-- Passage for review follows --
Hyperliquid (HYPE) recently broke into the top 10 cryptocurrencies by market capitalization, sitting alongside top players like Bitcoin (BTC) and Ethereum (ETH), after its price surged past $50 and set a new all-time high. Now, on-chain analytics platforms are showing what HYPE’s ultimate price could become if it surpasses Ethereum’s market cap

Hyperliquid’s ATH Price If It Surpasses Ethereum’s Market Cap

Hyperliquid skyrocketed past $50 a few days ago, surpassing Dogecoin’s ranking to take the 9th spot as one of the largest cryptocurrencies in terms of market capitalization. The move marks the first time the token has traded above this zone since late October 2025. 

Currently, HYPE has extended its rally well beyond $60. The breakout reflects a strong shift in trading activity around the token, as well as renewed interest and confidence in DeFi protocols and AI-backed tokens. HYPE’s move back into this historic price range also suggests that traders and investors are once again engaging more actively with Hyperliquid’s perpetual futures DEX.

Interestingly, the recent rally in the HYPE price has brought renewed focus on Ethereum, one of Hyperliquid’s biggest crypto and DeFi rivals. While Ethereum remains a dominant benchmark for decentralized applications, Hyperliquid is designed specifically for financial trading and derivatives.

Nevertheless, data from Marketcapof has revealed how high HYPE’s price could reach if its market capitalization of $15.99 billion surpasses Ethereum’s, which is around $250.99 billion. Projections indicate the token could move well beyond its previous all-time high, potentially reaching approximately $1,127, marking a 17.92x from present levels.

At more extreme ATH levels, where market euphoria is likely at its peak, estimates place HYPE as high as $2,633. This would represent a gain of about 42x from current prices, underscoring the scale of the cryptocurrency’s potential upside. 

Competition Intensifies As HYPE Captures More ETF Inflows Than ETH

Before recording an ATH, Hyperliquid has been strengthening its market position as capital continues to rotate away from major legacy assets like Bitcoin and Ethereum toward newer, high-growth protocols. HYPE’s recent performance reflects both rising adoption of its DEX platform and a broader shift in liquidity across the crypto sector.
-- Passage for review concluded --
Parts of the exercise:
**1.** In the Hyperliquid article, what does HYPE's breakout beyond $60 reflect? Answer in one to three sentences.
**2.** Quote the Hyperliquid article from "Currently, HYPE has" to "perpetual futures DEX.".
**3.** According to the Hyperliquid article, whose ranking did HYPE overtake to reach the 9th spot by market capitalization?
-- Source material follows --
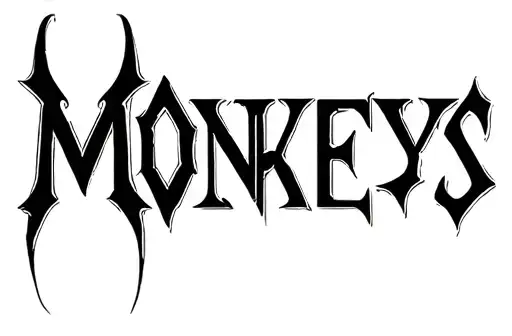 "Monkeys" tattoo design idea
-- Source material concluded --
Responses by item number:
**1.** The breakout reflects a strong shift in trading activity around the token. It also reflects renewed interest and confidence in DeFi protocols and AI-backed tokens.

**2.**
Currently, HYPE has extended its rally well beyond $60. The breakout reflects a strong shift in trading activity around the token, as well as renewed interest and confidence in DeFi protocols and AI-backed tokens. HYPE’s move back into this historic price range also suggests that traders and investors are once again engaging more actively with Hyperliquid’s perpetual futures DEX.

**3.** Dogecoin's.